■ Exercícios:
1 > No texto sobre o auto-bullying online, quem é apontada como directora da SelfHarm?
2 > Retome o texto sobre o auto-bullying online a partir do ponto em que ele termina.

■ Texto do exercício:
Outro caso semelhante foi o de Ben, de 16 anos, que também procurou a SelfHarm para pedir ajuda. Ben postava perguntas pessoais com o objetivo de obter respostas negativas, perguntas como “sou atraente?”.

As respostas abusivas reforçavam o que ele sentia. “Isso convencia-me de que eu era tão mau como pensava, que eu não estava a imaginar”, conta Ben.

 

Desenvolvimento

Segundo a directora da SelfHarm, Rachel Welch, o problema “apenas começa a surgir agora e é preocupante”.

“O auto-trolling anónimo pode não deixar uma ferida visível, mas precisa de ser reconhecido como um risco emocional real para jovens que já tem uma visão de si mesmos muito danificada”, afirmou.

Rachel Welch

Rachel Welch

O estudo realizado pelo MARC constatou, entre os entrevistados, motivações semelhantes para cometer os actos de auto-bullying online: chamar a atenção de adultos e outros jovens, ou tentar despertar a simpatia de outras pessoas na internet, insuflando-as, indirectamente, a protestar ou reagir aos abusos.

Existem algumas semelhanças entre o auto-bullying e a auto-mutilação física, mas também há diferenças. O processo psicológico ligado ao auto-bullying é mais complexo.

“A auto-mutilação é uma resposta física a uma dor emocional, distrai a pessoa daquela dor. No dano auto-infligido online a vítima está a substituir uma dor emocional por outra forma de dor emocional. Este reforço emocional negativo é muito preocupante. Comportamentos de dano auto-infligido podem mudar e aumentar rapidamente.”

 

Rede de abusos

O problema também se intensifica de maneira diferente. Para aumentar o realismo do bullying, Ellie começou a abusar de outras pessoas, amigos que a defendiam on-line dos abusos que ela mesma colocava com os perfis fictícios.

“Os meus amigos estavam a tentar proteger-me, ficar ao meu lado, então para manter a farsa acabei por colocar mensagens más para eles também”, contou.

Parte do problema para os que pesquisam este comportamento é que ele é muito sigiloso, devido à vergonha envolvida.

“Aqueles que o fazem realmente temem serem descobertos”, afirmou Welch. “A vergonha e a humilhação de ser exposto como aquele que envia mensagens ofensivas para o seu perfil são enormes.”

“Para os adolescentes, as aparências e os relacionamentos em grupo são formas de tentar afirmar-se como adulto maduro; ser exposto como uma pessoa mais infantil é um temor constante”, afirmou Richard Graham, psicólogo especializado em adolescência da Fundação Tavistock and Portman, de Londres.

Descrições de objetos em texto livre
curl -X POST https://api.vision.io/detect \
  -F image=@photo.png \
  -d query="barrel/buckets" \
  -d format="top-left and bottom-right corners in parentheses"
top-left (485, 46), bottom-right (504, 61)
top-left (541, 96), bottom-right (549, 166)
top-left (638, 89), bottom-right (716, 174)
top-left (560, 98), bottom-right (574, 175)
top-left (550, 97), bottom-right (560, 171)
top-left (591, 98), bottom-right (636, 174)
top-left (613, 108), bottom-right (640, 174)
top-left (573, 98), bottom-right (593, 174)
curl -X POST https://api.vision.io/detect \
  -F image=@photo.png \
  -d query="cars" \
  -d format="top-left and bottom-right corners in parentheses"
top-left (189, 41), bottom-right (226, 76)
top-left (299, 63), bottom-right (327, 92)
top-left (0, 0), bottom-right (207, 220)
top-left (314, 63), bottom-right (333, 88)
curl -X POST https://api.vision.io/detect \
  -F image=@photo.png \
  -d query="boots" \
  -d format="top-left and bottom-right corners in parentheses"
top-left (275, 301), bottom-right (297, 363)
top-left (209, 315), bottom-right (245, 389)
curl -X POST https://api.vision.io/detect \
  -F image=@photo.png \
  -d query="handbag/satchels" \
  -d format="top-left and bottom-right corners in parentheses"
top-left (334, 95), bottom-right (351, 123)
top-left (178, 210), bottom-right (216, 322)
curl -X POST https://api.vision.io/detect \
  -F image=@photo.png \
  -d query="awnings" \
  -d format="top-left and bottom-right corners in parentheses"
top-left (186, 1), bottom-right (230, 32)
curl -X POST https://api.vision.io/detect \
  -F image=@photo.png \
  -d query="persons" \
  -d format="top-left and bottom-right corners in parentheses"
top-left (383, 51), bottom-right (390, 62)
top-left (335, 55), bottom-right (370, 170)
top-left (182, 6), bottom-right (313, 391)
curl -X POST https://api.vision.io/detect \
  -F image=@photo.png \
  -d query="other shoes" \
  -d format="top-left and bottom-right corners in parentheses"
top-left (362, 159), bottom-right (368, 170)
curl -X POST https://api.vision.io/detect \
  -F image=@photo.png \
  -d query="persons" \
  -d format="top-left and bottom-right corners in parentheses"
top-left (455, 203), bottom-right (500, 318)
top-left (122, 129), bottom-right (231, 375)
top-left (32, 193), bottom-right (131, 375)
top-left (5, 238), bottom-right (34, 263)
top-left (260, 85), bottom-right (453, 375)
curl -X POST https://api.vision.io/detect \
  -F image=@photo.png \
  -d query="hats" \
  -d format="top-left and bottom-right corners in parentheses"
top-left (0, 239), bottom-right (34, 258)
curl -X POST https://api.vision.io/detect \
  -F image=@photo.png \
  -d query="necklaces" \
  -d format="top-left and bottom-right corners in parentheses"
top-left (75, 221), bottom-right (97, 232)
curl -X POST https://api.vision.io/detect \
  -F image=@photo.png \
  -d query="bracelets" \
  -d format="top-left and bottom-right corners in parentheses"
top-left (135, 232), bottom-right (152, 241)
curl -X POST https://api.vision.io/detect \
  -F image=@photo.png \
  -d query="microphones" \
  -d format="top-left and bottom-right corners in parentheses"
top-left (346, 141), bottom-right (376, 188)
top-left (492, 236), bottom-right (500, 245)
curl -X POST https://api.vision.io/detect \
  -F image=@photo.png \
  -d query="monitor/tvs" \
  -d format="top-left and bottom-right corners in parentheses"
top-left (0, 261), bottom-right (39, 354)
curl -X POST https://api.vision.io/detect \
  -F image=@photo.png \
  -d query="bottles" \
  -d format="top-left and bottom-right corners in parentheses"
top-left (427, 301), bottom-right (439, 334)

■ Respostas dadas:
1 > Rachel Welch.

2 >
Richard Graham

Richard Graham

Graham contou que teve conhecimento  deste comportamento depois da morte de uma adolescente de 14 anos, Hannah Smith, de Leicestershire, que se suicidou em agosto depois de ter sofrido bullying no site de uma rede social.

O site em questão, Ask.fm, alegou que várias das mensagens abusivas enviadas à menina vieram da própria Hannah, de forma anónima, algo que a família da adolescente nega, tendo pedido ao site que forneça provas desse comportamento.

“As acusações de que Hannah enviou algumas das mensagens para ela mesma chamaram-me a atenção para o problema. Fiquei muito surpreendido. Não sei quão comum isto é, mas suspeito que seja mais do que se acredita”, afirma o psicólogo, que acrescenta que é preciso começar a entender a natureza deste fenómeno.

 

Culpa da tecnologia?

Ellie, que agora está com 17 anos, e Ben já receberam ajuda e pararam com os abusos online auto-infligidos. No entanto, há mais desafios para os profissionais que tentam entender o fenómeno.

“Descobri que a maioria dos adultos quer culpar a tecnologia pelos problemas, em vez de reconhecer que a juventude simplesmente está a usar a tecnologia para chamar a atenção para a diversidade de questões sociais e emocionais que enfrenta”, afirmou Danah Boyd.

“A tecnologia espelha e aumenta tanto o que é bom, quanto o que é mau e feio sobre a vida cotidiana, mas é muito mais fácil culpar a tecnologia do que examinar a fundo o problema”.

“Infelizmente, descobri que até alguns especialistas preferem falar sobre o que a tecnologia ‘faz’ com a juventude do que falar sobre o que ela expõe ou revela sobre a cultura jovem”, acrescentou a especialista.